Slavic people originate from a broad region of Central and Eastern Europe, especially the lands between the Vistula and Dnieper rivers and around the Pripet Marshes (today mostly Poland, Belarus, and northern Ukraine).

Very short answer

They come historically from central‑eastern Europe (roughly modern Poland–Belarus–north Ukraine) and then spread widely across Europe in the early Middle Ages.

Mini‑section 1: The ancient homeland

Historians and archaeologists usually place the “Slavic homeland” in forest and wetland zones of central‑eastern Europe. This area is described as stretching from western Poland toward the Dnieper River in Belarus and centered near the Pripet Marshes in today’s Belarus–Ukraine region.

Ancient Roman writers mention related peoples (often called Veneti) east of Germanic tribes and west of steppe peoples, again placing early Slavs somewhere between the upper Vistula and Dnieper rivers.

Mini‑section 2: How they spread

Between about the 6th and 9th centuries, Slavic groups expanded dramatically south, west, and east, filling areas that had been depopulated after the fall of the Western Roman Empire and major plagues.

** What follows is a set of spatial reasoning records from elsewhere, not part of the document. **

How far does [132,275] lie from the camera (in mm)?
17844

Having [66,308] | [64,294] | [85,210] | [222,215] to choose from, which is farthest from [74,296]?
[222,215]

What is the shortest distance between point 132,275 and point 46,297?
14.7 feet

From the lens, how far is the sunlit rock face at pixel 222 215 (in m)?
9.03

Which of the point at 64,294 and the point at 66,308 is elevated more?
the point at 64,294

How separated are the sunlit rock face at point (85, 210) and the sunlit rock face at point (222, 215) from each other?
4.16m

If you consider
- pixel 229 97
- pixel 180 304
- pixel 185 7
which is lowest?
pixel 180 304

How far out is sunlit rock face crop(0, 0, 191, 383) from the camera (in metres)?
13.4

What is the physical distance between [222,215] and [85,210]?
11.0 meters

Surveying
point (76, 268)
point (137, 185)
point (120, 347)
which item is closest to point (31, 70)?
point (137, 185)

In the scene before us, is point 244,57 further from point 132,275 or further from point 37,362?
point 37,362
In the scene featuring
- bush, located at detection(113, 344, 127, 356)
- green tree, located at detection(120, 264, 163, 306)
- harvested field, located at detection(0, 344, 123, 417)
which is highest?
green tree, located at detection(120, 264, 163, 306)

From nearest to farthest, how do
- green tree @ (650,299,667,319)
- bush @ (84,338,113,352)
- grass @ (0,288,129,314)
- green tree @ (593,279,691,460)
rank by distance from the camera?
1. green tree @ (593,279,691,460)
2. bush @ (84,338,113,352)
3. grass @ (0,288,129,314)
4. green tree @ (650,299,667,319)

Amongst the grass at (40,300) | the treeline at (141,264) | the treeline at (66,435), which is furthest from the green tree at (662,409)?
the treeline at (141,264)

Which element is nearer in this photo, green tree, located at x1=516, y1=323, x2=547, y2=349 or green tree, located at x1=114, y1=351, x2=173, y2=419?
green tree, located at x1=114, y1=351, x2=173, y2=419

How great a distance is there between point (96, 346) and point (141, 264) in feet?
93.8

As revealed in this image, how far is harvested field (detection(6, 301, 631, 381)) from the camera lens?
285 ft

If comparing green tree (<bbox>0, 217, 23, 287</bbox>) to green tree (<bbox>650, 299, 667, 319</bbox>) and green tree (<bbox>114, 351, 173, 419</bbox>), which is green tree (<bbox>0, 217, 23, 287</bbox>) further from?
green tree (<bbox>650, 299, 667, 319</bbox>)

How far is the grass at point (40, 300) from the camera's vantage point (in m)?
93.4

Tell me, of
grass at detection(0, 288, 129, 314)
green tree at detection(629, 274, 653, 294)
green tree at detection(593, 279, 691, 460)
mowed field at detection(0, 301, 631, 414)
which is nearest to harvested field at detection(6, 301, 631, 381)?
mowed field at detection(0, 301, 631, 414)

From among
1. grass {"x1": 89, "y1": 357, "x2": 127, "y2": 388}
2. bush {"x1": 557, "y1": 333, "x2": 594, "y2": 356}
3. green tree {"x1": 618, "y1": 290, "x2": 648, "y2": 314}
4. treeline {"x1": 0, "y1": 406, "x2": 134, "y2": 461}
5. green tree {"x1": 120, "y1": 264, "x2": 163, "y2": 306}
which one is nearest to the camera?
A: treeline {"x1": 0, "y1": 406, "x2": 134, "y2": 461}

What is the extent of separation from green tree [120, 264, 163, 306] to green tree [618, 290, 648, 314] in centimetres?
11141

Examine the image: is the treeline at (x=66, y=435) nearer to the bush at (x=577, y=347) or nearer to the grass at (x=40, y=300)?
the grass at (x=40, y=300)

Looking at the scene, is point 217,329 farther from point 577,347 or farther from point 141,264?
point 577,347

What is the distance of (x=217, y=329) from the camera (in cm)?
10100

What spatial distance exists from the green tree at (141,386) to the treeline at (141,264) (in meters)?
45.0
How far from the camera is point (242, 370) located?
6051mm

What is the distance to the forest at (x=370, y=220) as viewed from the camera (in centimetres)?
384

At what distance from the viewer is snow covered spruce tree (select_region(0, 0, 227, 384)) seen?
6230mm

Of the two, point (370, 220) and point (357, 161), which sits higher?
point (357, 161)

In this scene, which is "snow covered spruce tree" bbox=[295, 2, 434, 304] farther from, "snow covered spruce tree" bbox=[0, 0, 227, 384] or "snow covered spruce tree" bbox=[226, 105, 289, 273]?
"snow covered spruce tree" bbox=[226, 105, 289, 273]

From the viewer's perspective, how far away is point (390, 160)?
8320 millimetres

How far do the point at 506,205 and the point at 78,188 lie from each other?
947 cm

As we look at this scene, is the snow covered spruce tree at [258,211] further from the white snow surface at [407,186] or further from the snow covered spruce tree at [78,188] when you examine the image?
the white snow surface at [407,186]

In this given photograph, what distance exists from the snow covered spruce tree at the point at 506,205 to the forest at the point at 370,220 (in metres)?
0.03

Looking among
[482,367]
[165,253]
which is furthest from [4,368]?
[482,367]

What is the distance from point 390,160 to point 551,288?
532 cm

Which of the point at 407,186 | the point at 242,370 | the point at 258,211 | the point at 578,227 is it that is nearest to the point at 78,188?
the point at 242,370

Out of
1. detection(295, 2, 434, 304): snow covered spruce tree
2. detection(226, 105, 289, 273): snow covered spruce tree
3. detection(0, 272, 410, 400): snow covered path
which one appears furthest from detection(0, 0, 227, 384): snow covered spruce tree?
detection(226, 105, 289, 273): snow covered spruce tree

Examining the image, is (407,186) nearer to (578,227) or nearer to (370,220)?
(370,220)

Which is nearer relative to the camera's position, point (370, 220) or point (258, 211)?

They moved into the Balkans, Central Europe, and further east, creating the basis for many later states and cultures, helped by the lack of strong imperial frontiers and by their own demographic growth.

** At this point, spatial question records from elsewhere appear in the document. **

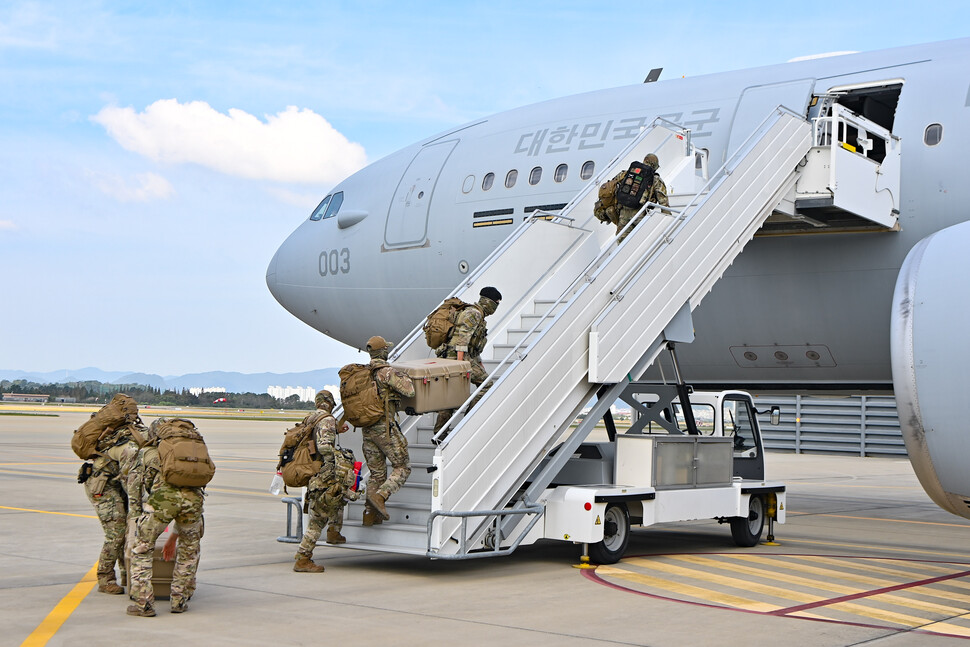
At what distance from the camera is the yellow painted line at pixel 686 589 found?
28.8ft

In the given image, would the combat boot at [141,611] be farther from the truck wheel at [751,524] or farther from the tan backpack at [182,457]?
the truck wheel at [751,524]

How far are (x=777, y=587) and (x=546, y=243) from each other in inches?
212

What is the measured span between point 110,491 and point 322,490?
1823mm

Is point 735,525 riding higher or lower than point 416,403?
lower

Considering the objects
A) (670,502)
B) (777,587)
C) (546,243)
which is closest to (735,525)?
(670,502)

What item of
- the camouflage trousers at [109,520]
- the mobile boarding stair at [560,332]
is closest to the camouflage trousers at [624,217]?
the mobile boarding stair at [560,332]

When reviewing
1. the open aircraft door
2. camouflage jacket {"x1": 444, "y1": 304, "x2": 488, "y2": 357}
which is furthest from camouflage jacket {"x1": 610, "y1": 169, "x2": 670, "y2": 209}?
the open aircraft door

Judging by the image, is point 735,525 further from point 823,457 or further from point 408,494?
point 823,457

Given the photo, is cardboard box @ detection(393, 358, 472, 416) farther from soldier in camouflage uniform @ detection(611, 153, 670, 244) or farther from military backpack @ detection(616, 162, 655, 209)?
military backpack @ detection(616, 162, 655, 209)

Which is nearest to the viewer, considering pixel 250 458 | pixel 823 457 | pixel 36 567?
pixel 36 567

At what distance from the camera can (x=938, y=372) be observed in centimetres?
841

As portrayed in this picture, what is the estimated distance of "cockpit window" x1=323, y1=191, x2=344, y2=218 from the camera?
65.1 ft

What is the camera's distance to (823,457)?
1640 inches

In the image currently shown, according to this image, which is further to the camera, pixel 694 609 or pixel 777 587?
pixel 777 587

Mini‑section 3: Where Slavic people live today

Today, “Slavs” are not one country but many different nations whose languages belong to the Slavic branch of the Indo‑European family.

Modern Slavic‑majority countries include, for example, Poland, Czechia, Slovakia, Russia, Ukraine, Belarus, Slovenia, Croatia, Bosnia and Herzegovina, Serbia, Montenegro, North Macedonia, and Bulgaria, plus large diaspora communities worldwide.

Mini‑section 4: Different viewpoints and new research

Scholars still debate details: some emphasize a compact homeland around the Pripet Marshes, others argue for a wider early distribution across central‑eastern Europe.

Genetic studies of ancient skeletons suggest that modern Slavs are linked to population movements after the fall of the Roman Empire, but they also show mixing with local peoples in each region, so “Slavic” is as much a linguistic‑cultural label as a purely genetic one.

TL;DR: Slavic people are originally from central‑eastern Europe, around the Vistula–Dnieper–Pripet Marshes zone, and later spread across much of Europe, forming the many Slavic nations you see today.

Information gathered from public forums or data available on the internet and portrayed here.